The degree of undersampling performed on an imbalanced label is quantified and controlled through \(\alpha \). It is varied between 0 and 1 where \(\alpha \)=0 signifies no undersampling and \(\alpha =1\) leads to equal cardinalities of the majority and the minority classes. A low value of \(\alpha \) results in the prevalence of imbalance, whereas a too-high value can lead to the distortion of the majority class. Hence, it is a critical parameter. We vary \(\alpha \) across the following range—0.25, 0.5,0.75, and 1, correlating with the variation of multi-label performances. We explore six datasets—three with numeric features (CAL500, Yeast, and Scene) and three with nominal features (Medical, Llog, and Enron). The plots are shown in Fig. 1.

On macro-averaging \(F_1\), the best scores are rendered at \(\alpha =0.5\) on three cases, \(\alpha =1\) at two case and \(\alpha =0.75\) in one case. At \(\alpha =0.25\), quite low macro-averaging \(F_1\) scores are obtained. The results indicate that a medium to higher \(\alpha \) range is effective in improving the recognition of the minority class of each label. On ranking loss, the best (lowest) scores are served at \(\alpha =0.0.5\) in three cases, \(\alpha =0.75\) in two cases, and \(\alpha =0.25\) in one case. At \(\alpha =1\), ranking loss is pretty high.

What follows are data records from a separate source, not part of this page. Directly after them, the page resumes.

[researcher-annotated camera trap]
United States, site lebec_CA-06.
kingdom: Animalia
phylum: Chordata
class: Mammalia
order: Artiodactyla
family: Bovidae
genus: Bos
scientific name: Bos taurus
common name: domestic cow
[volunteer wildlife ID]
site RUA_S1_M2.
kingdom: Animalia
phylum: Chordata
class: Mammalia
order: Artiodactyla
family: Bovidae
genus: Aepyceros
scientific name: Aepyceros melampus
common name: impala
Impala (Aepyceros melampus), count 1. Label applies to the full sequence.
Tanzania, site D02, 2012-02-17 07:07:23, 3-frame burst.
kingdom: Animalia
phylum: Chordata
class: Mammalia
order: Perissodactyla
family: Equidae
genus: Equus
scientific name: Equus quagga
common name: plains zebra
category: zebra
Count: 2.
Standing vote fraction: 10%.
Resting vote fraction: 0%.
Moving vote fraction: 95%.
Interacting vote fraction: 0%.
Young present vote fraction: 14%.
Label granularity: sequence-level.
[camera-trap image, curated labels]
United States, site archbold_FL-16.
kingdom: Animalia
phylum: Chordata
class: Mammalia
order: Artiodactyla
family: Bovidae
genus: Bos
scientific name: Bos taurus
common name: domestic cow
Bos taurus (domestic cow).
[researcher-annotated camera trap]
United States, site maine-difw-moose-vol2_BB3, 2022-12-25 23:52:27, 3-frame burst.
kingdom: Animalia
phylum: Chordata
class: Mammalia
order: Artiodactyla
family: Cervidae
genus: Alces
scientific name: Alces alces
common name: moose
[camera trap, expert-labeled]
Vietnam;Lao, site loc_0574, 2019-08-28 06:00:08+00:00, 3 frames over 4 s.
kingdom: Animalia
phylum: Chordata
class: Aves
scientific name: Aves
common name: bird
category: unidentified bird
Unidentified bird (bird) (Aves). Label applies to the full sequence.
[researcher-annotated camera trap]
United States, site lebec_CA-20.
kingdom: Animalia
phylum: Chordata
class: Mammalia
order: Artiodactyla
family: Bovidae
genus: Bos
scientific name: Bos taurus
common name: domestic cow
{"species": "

A cumulative analysis in the context of the two metrics reveals that a low \(\alpha \) can be detrimental to recognizing the minority class instances. On the contrary, a high value of \(\alpha \) leads to a distortion of the majority case, thereby increasing the ranking loss. Given these two findings, fixing \(\alpha \) between 0.5 and 0.75 is judicious.

Fig. 1
figure 1

Exploration of \(\alpha \) on six datasets. SVC is used as the base classifier

6.2 Exploration of classifiers

NaNUML is a data pre-processing method where we reduce the skewness in the representation of the majority and the minority classes. To assess its intrinsic efficacy, learning it using different classifiers is essential. We explore five classifiers—k-nearest neighbors classifiers at \(k=5\), Decision Tree classifier, Support Vector Machine classifier with linear kernel and regularization parameter \(=\) 1, Random Forest Classifier with depth level \(=\) 5 and number of estimators \(=\) 10, and AdaBoost classifier (with base classifier Decision Tree at depth level \(=\) 1) in this study. The same six datasets and two metrics used in the previous experiment are employed in this study. The outcomes are shown in Fig. 2. For macro-averaging \(F_1\), the Adaboost classifier has performed best. On ranking loss, the SVC has rendered the lowest loss values in most cases. Decision Tree classifier could not fare well on both metrics. Random Forest Classifier has delivered admissible performance on numeric datasets.

Fig. 2
figure 2

Exploration of different classifiers on six, NaNUML-undersampled dataset. \(\alpha \) is fixed at 0.5 for all cases

7 Conclusion

In this work, we have presented a novel label-specific undersampling scheme, NaNUML, for multi-label datasets. NaNUML is based on the parameter-free natural neighbor search, and the critical factor, neighborhood size ‘k’, is determined without invoking any parameter optimization. In our scheme, we eliminate the majority instances closer to the minority class. In addition, we preserve the critical lattices of the majority class by looking at the majority natural neighbor count of the majority class. The other advantage of the scheme is that we require only one natural neighbor search for all labels. Undersampling schema has the intrinsic characteristic of reducing the complexity in the classifier modeling phase (through the reduction in training data), and NaNUML is no exception. The performance of NaNUML indicates its ability to mitigate the class-imbalance issue in multi-label datasets to a considerable extent.

In our future work, we would like to design a natural-neighborhood-based oversampling scheme for class-imbalanced datasets. We would also like to explore if we can incorporate label correlations in our undersampling scheme.